Strong men were needed as Indian agents, and Benjamin F. Bryant possessed the qualifications necessary. His leadership in the recent San Jacinto campaign, and his dominant personality were well known to the president of the Texas Republic. In writing he commissioned Bryant to establish a trading post and station to keep back from the Capital at Washington on the Brazos the tribes that frequented this section. Upon receipt of this commission from Houston, this hardy pioneer struck out into the wilderness to attend to his assigned duties with the Indian wards of the Texas Republic and to chose for himself and family a new home.

Given problem:
Please copy the passage on Benjamin F. Bryant from "Strong men were" to "a new home.". Rely only on the passage on Benjamin F. Bryant.

Provided records:
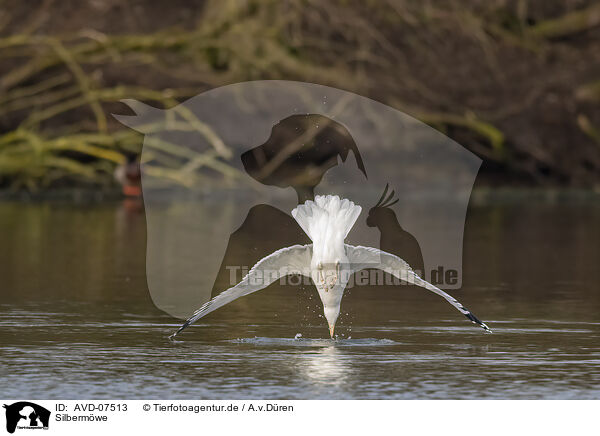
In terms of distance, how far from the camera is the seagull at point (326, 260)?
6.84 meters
==
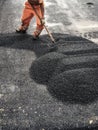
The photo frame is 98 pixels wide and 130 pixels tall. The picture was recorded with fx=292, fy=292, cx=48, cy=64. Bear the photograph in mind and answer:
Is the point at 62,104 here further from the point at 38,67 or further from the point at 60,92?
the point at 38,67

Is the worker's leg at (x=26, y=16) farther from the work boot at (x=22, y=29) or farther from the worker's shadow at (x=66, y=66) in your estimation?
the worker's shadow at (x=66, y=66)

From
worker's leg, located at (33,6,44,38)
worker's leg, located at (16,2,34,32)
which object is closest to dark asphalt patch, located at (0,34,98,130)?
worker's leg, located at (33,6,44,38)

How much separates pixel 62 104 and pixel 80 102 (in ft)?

Final result:
Strong men were needed as Indian agents, and Benjamin F. Bryant possessed the qualifications necessary. His leadership in the recent San Jacinto campaign, and his dominant personality were well known to the president of the Texas Republic. In writing he commissioned Bryant to establish a trading post and station to keep back from the Capital at Washington on the Brazos the tribes that frequented this section. Upon receipt of this commission from Houston, this hardy pioneer struck out into the wilderness to attend to his assigned duties with the Indian wards of the Texas Republic and to chose for himself and family a new home.